Riddled with Errors: Hockey & Robb's economic plans
Craig Emerson posted Friday, 20 August 2010
On the eve of one of the closest polls in our electoral history, the Coalition economic team lead by Mr Hockey and Mr Robb delivered the document that underpins the alternative economic blueprint of the nation several days late, riddled with a series of errors in the millions of dollars.
Mr Robb’s repeated insistence that the costings were conducted by the ‘fifth biggest accounting firm’ in Australia, that also does ‘a lot of work for the government,’ didn’t inspire a lot of confidence in me when I heard it, and it doesn’t inspire much confidence now. Especially when you read the fine print, which shows the firm did not test or endorse the Coalition’s assumptions, while also making several errors.
Why not subject costings to the truly independent arbiters who pull together the annual Budgets of the Commonwealth of Australia – the Departments of Finance and Treasury? The answer is that the Coalition was afraid of independent, impartial scrutiny of their costings.

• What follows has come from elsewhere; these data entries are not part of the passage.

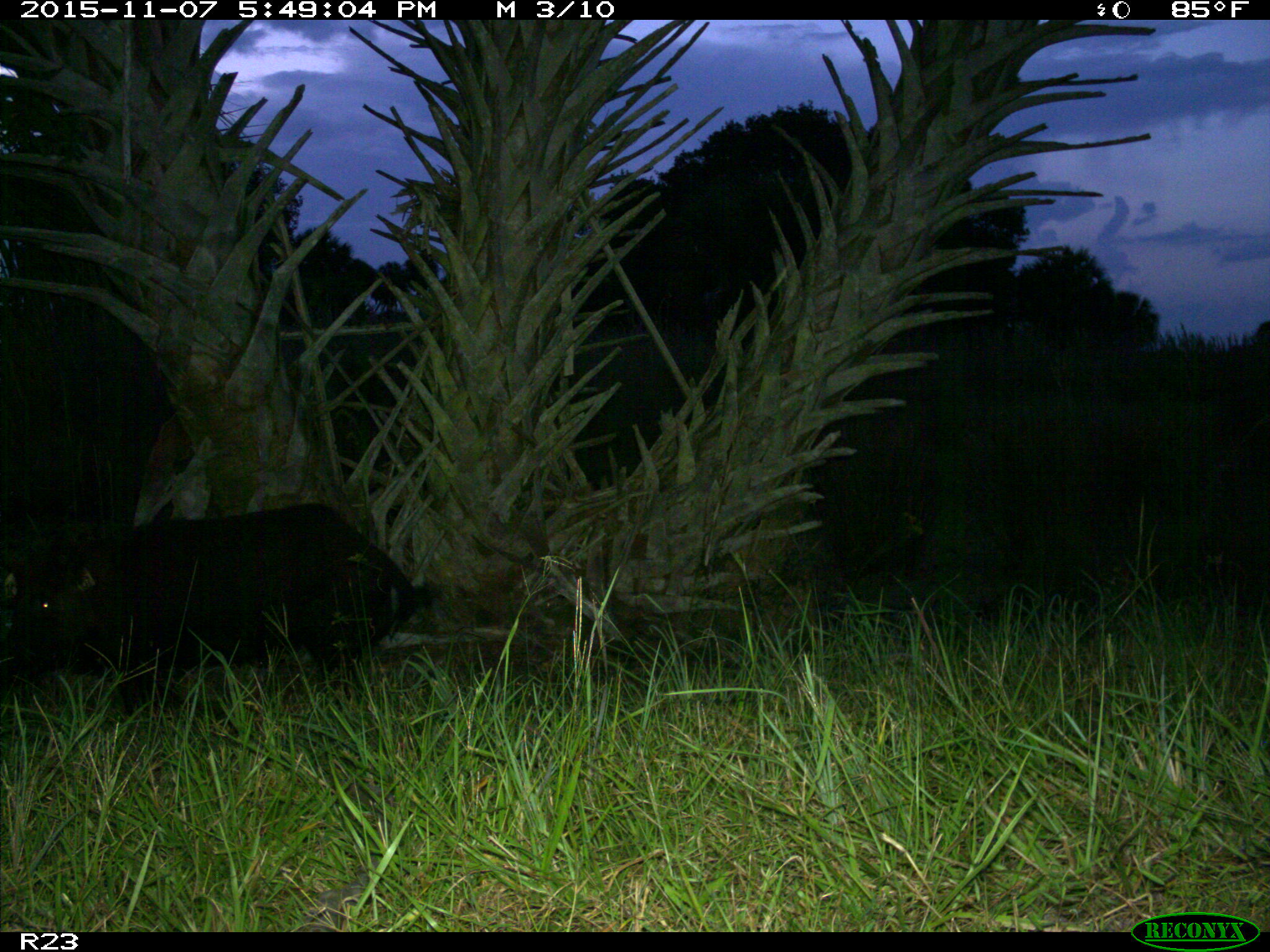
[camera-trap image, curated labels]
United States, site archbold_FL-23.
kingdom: Animalia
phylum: Chordata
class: Mammalia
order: Artiodactyla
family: Suidae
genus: Sus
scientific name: Sus scrofa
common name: wild boar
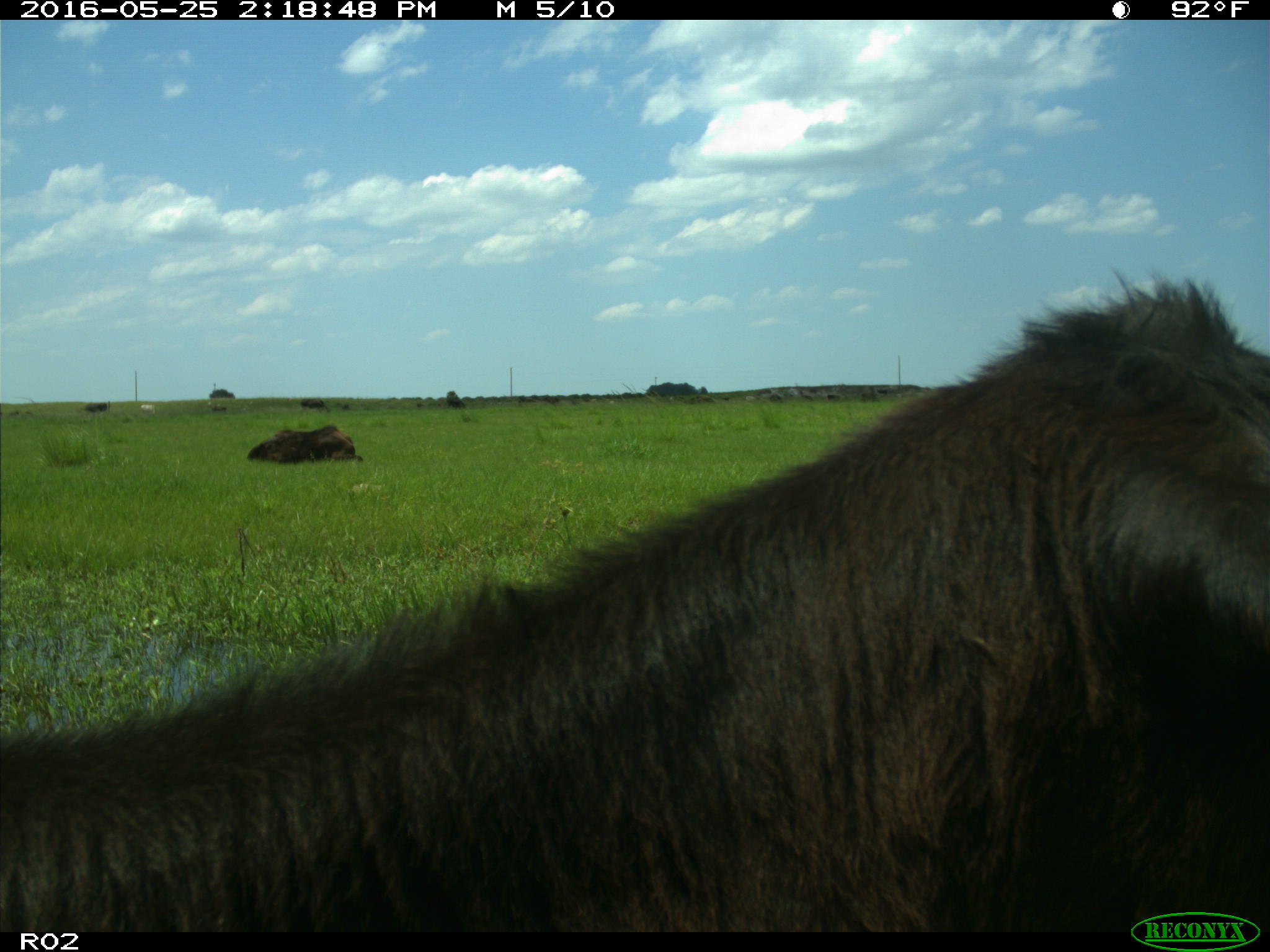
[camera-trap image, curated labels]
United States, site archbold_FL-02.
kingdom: Animalia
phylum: Chordata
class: Mammalia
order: Artiodactyla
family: Bovidae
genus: Bos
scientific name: Bos taurus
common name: domestic cow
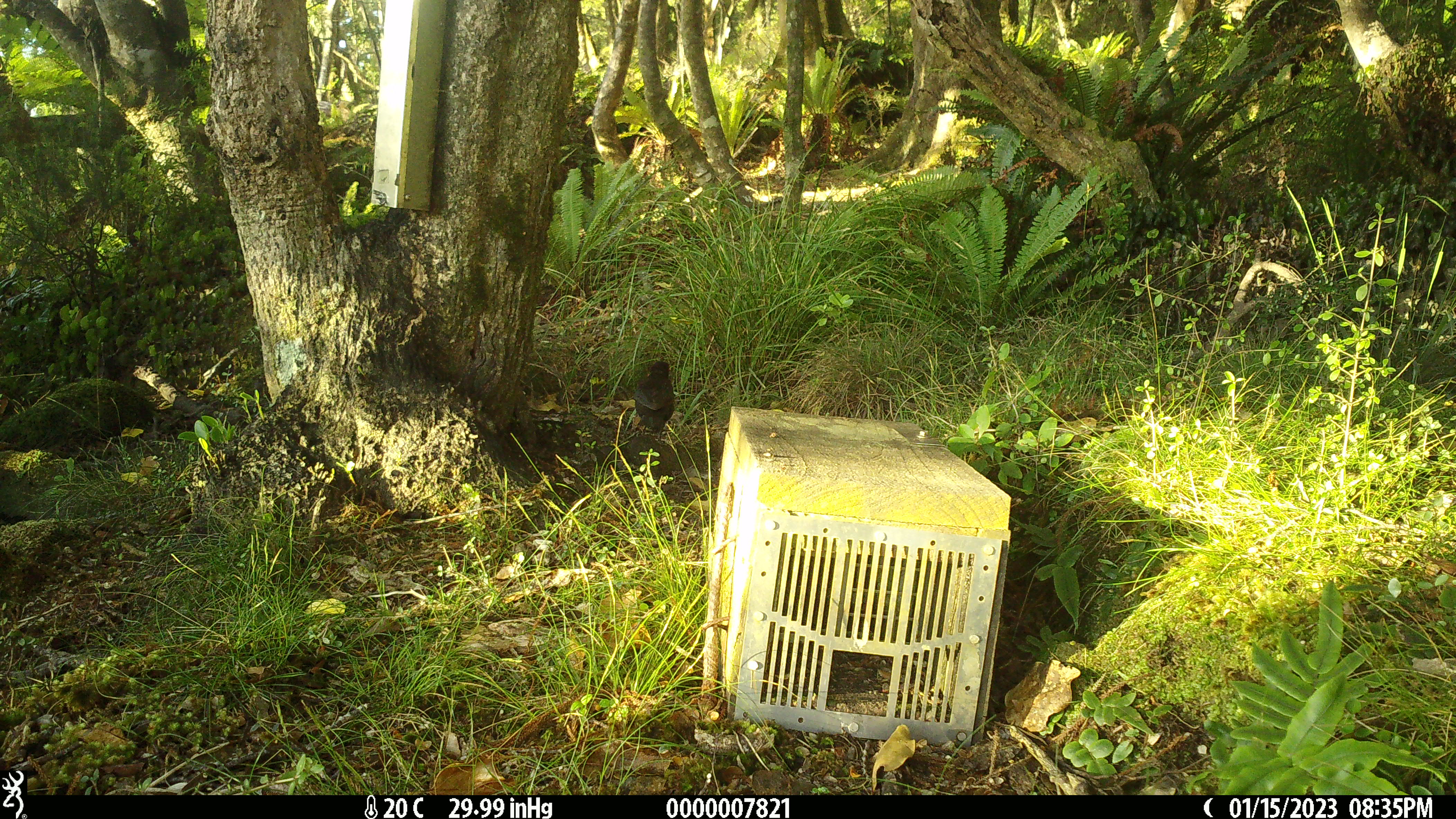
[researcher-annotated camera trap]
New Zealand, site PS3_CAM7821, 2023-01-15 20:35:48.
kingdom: Animalia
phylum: Chordata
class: Aves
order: Passeriformes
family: Turdidae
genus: Turdus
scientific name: Turdus merula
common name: eurasian blackbird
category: blackbird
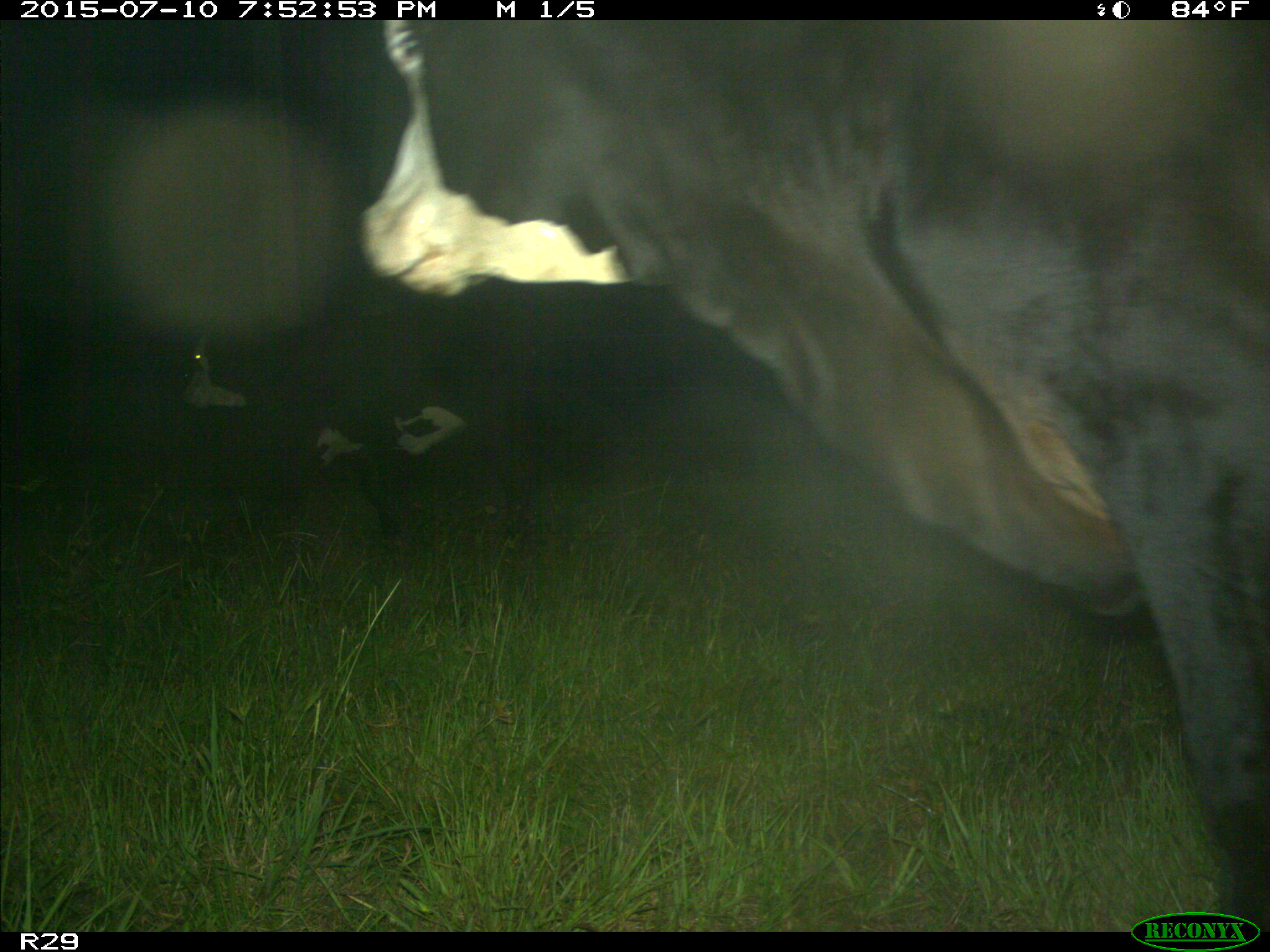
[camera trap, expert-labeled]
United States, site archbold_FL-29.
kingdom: Animalia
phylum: Chordata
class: Mammalia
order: Artiodactyla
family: Bovidae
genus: Bos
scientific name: Bos taurus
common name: domestic cow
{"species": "Bos taurus (domestic cow)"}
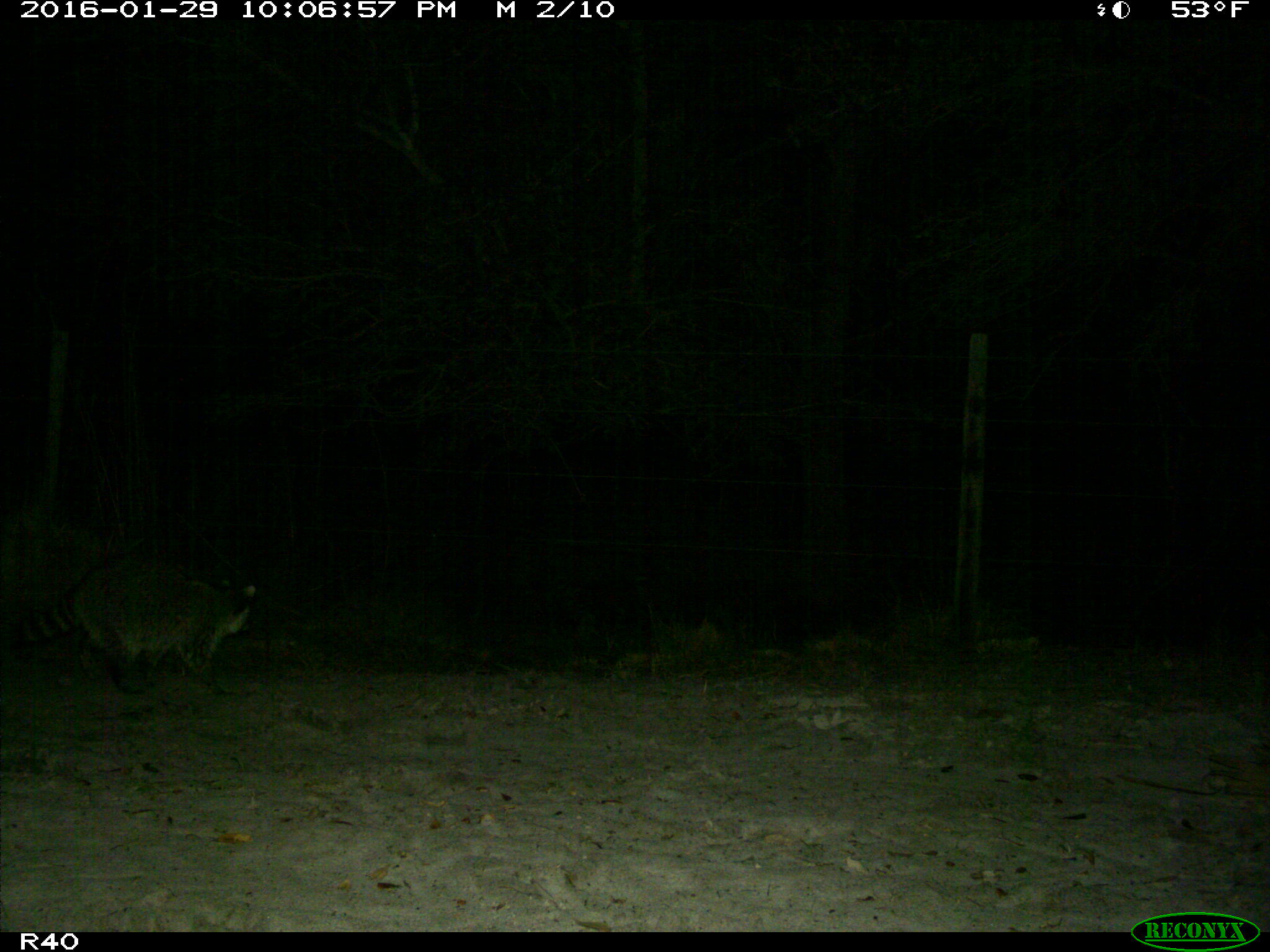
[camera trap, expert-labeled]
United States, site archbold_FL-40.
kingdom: Animalia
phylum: Chordata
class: Mammalia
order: Carnivora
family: Procyonidae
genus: Procyon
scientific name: Procyon lotor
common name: common raccoon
Procyon lotor (common raccoon).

Let’s have a look at the costing errors:
- There is a $3 billion hole in the Coalition budget bottom line, which blows their claims about the surplus in one hit. The Coalition claims that money it will spend from Nation Building Funds does not hit the budget bottom line. This is simply wrong. Money spent from these funds does hit the budget bottom line and you would expect somebody who wants to be Prime Minister, or Treasurer, or their accountants, to understand this.
- There is a $800 million hole because Mr Abbott is claiming a greater saving on interest from pulling the plug on the National Broadband Network than exists. He cannot save more than the provision that is actually in the budget, and Treasury advice has exposed that there is $800 million less in the budget than Mr Abbott is claiming.
- Another $402 million hole because Mr Abbott is claiming he will spend money from the Nation Building program. However, the money available for this program has already been allocated.
- Overstating savings from the sale of Medibank Private, by failing to account for the millions of dollars lost in foregone dividends upon its privatisation of Medibank Private.
- Independent analysis by the respected modelling organisation NATSEM has shown that Mr Abbott’s Education Tax Refund proposal has a $377 million hole – that’s a 50 per cent cost blow-out.
I understand that the Australian electorate may find these ‘tit-for-tat’ games tiresome, but it simply should not be ignored when we are talking about what is at stake here. These are the numbers that determine the economic future of the nation.
Don’t forget the hypocrisy of the Coalition. One of Mr Abbott’s relentlessly repeated slogans has been ‘end the wasteful spending’ (because he thinks spending on hospitals and education is wasteful somehow), while in the same breath, stumping up with $1 billion in local pork-barrelling commitments every day of the 35 day campaign, without any explanation of how these commitments will be funded.
With errors of this magnitude, Coalition claims that the surplus will be bigger and debt will be slashed are completely undermined. Indeed, without any plan to boost infrastructure, improve skills, while at the same time ripping away funding from health and education, the Coalition will endanger our future economic productivity. Without productivity gains, we risk our capacity to ensure a surplus.
But all this is of little surprise when Mr Abbott on Wednesday night trivialised the deepest and longest global recession since the Great Depression as something that lasted for only ‘two months’. I can’t imagine any responsible world leader being so dismissive of a recession that cost the jobs of millions of people in Europe and the United States.
Unlike Mr Abbott, Federal Labor has made a case to take the country forward – but we need your support to make it a reality.